Proceedings Article | 18 July 2024
Casper Farret Jentink, Francesco Pepe, Christophe Lovis, Sébastien Bovay, François Wildi, Bruno Chazelas, Michaël Sordet, Étienne Artigau, René Doyon, Frédérique Baron, Vincent Bourrier, Romain Allart, François Cochard
KEYWORDS: Calibration, Spectrographs, Telescopes, Equipment, Helium, Cameras, Exoplanets, Vacuum, Planets, Exoplanetary science, Volume Bragg gratings, Diffraction gratings, Echelle gratings, Astronomical spectroscopy
This paper provides a comprehensive overview of the subsystems of the NIGHT instrument. NIGHT (the Near Infrared Gatherer of Helium Transits) is a narrowband, high-resolution spectrograph, marking the first dedicated survey instrument for exoplanetary atmosphere observations. Developed through a collaboration between the Observatory of Geneva, several other Swiss institutes, and the Université de Montréal, NIGHT aims to conduct an extensive statistical survey of helium atmospheres around 100+ exoplanets over several years. The instrument will report new detections of helium in exoplanet atmospheres and perform temporal monitoring of a subset of these. NIGHT measures absorption from the metastable helium state during exoplanet transits, observable in a triplet of lines around 1083.3 nm. The instrument comprises a vacuum enclosure housing the spectrograph, a front end unit for fiber injection at the telescope’s focal plane, and a calibration and control rack containing calibration light sources and control hardware. The spectrograph is optimized for efficiency around the helium triplet, achieving a throughput of approximately 71%, uniform across wavelength and polarization. The primary disperser employs a volume-phaseholographic grating in a unique double-pass configuration, enabling a spectral resolution of 75 000 while maintaining high throughput. The detector is a HAWAII-1 1024 × 1024 infrared array, cooled to 85K, with the spectrograph operating at room temperature. A shortpass filter at 85 K, positioned in front of the detector, filters out longer infrared wavelengths. Thanks to its relatively high throughput, NIGHT on a 2-m class telescope is predicted to be as sensitive as existing high-resolution spectrographs on 4-m class telescopes.

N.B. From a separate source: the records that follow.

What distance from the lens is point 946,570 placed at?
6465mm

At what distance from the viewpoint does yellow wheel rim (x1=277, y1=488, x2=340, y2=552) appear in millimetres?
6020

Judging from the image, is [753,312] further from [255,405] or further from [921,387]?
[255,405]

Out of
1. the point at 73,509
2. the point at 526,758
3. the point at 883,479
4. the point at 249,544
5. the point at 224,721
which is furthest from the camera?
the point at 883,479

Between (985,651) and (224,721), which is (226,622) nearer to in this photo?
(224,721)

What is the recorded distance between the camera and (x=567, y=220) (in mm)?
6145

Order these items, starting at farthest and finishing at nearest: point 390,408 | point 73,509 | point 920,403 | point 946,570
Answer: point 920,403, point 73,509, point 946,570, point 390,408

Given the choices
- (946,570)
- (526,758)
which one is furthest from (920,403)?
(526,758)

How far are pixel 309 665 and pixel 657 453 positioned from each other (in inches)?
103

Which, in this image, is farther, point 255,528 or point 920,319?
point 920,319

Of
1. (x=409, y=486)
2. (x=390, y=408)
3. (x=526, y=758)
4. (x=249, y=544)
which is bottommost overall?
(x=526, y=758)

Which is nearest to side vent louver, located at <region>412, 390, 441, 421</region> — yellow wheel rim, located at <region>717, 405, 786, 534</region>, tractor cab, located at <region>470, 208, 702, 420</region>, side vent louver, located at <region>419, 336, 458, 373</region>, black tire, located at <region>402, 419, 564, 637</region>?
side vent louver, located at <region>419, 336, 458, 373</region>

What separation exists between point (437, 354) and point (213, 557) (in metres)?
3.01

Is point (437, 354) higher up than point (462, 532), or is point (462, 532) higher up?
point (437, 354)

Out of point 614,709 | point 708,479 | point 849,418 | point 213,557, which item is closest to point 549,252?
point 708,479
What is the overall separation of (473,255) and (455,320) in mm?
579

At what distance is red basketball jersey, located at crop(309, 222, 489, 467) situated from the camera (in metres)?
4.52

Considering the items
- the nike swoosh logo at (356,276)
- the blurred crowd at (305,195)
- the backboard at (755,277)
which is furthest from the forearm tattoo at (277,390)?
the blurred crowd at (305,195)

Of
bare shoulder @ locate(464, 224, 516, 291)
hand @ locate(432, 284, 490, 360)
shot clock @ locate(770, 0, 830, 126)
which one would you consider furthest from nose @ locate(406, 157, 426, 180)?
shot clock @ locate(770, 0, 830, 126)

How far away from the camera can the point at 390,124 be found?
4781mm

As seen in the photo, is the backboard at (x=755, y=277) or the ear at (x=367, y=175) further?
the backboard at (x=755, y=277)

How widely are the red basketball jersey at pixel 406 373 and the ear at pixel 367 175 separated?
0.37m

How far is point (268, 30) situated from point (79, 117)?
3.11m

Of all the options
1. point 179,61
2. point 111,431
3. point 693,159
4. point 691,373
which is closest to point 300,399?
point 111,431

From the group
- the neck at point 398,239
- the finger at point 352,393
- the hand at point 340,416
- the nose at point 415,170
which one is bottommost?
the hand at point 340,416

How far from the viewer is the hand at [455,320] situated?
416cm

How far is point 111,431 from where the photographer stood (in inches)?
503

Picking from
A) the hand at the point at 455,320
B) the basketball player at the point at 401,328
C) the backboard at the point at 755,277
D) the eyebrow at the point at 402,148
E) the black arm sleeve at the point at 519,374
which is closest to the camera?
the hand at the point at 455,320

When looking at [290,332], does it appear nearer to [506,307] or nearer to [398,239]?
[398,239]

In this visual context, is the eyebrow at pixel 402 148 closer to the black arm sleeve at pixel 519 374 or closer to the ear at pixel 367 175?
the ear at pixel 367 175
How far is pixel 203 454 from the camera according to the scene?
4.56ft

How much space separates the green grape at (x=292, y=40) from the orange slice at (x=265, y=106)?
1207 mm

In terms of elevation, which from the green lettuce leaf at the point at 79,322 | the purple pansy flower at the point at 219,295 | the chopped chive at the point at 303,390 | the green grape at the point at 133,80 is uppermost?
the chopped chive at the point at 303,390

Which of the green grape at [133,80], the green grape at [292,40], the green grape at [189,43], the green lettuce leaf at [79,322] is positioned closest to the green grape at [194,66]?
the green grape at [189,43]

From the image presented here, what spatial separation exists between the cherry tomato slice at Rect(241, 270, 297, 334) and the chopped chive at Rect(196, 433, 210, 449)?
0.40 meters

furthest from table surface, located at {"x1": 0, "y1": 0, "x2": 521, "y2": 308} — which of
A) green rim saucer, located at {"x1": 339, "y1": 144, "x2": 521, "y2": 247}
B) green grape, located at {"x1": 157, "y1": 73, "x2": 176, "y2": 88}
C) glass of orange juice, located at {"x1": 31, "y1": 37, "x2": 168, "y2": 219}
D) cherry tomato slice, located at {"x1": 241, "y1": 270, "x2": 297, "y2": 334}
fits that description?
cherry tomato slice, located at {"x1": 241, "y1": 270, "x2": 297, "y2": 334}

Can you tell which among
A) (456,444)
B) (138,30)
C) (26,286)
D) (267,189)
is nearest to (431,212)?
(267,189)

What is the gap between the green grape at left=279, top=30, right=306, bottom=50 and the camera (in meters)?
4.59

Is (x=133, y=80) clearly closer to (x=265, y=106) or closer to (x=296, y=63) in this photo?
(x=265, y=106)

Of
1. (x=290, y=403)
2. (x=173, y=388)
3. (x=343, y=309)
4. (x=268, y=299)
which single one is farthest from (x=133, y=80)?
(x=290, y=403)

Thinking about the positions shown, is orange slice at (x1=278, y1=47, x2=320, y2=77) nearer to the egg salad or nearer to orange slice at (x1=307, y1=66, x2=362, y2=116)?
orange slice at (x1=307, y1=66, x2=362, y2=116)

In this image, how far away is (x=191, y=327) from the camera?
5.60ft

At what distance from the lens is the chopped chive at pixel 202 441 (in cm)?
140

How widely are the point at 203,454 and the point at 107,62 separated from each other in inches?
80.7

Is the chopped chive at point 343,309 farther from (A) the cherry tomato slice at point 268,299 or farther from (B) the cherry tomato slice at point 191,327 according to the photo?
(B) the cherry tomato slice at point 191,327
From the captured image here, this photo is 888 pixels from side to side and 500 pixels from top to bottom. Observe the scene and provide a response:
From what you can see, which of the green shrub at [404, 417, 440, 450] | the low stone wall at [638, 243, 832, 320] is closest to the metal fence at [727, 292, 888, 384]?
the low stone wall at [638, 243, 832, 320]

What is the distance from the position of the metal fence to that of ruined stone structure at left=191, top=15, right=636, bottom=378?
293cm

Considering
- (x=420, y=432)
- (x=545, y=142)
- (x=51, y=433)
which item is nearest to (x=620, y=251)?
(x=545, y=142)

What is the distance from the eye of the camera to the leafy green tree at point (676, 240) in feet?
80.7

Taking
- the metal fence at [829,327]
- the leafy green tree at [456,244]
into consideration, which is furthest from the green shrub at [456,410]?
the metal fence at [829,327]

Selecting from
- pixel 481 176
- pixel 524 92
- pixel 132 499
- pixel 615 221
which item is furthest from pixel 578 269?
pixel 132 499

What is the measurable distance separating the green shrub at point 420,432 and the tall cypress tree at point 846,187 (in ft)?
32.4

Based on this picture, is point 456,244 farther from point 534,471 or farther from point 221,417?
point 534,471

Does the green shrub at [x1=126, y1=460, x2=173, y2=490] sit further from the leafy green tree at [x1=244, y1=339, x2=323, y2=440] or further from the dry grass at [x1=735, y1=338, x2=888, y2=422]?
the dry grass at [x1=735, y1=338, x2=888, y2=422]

The front end unit injects starlight and sky background into two separate optical fibers leading to the spectrograph. It also performs near-infrared guiding and includes a mechanism for injecting calibration light into either fiber. The assembly and optical alignment of NIGHT’s spectrograph and front end unit are scheduled for July-September 2024, with the first light anticipated before early 2025. Following commissioning, NIGHT is expected to begin its baseline survey, requiring 75 nights per year.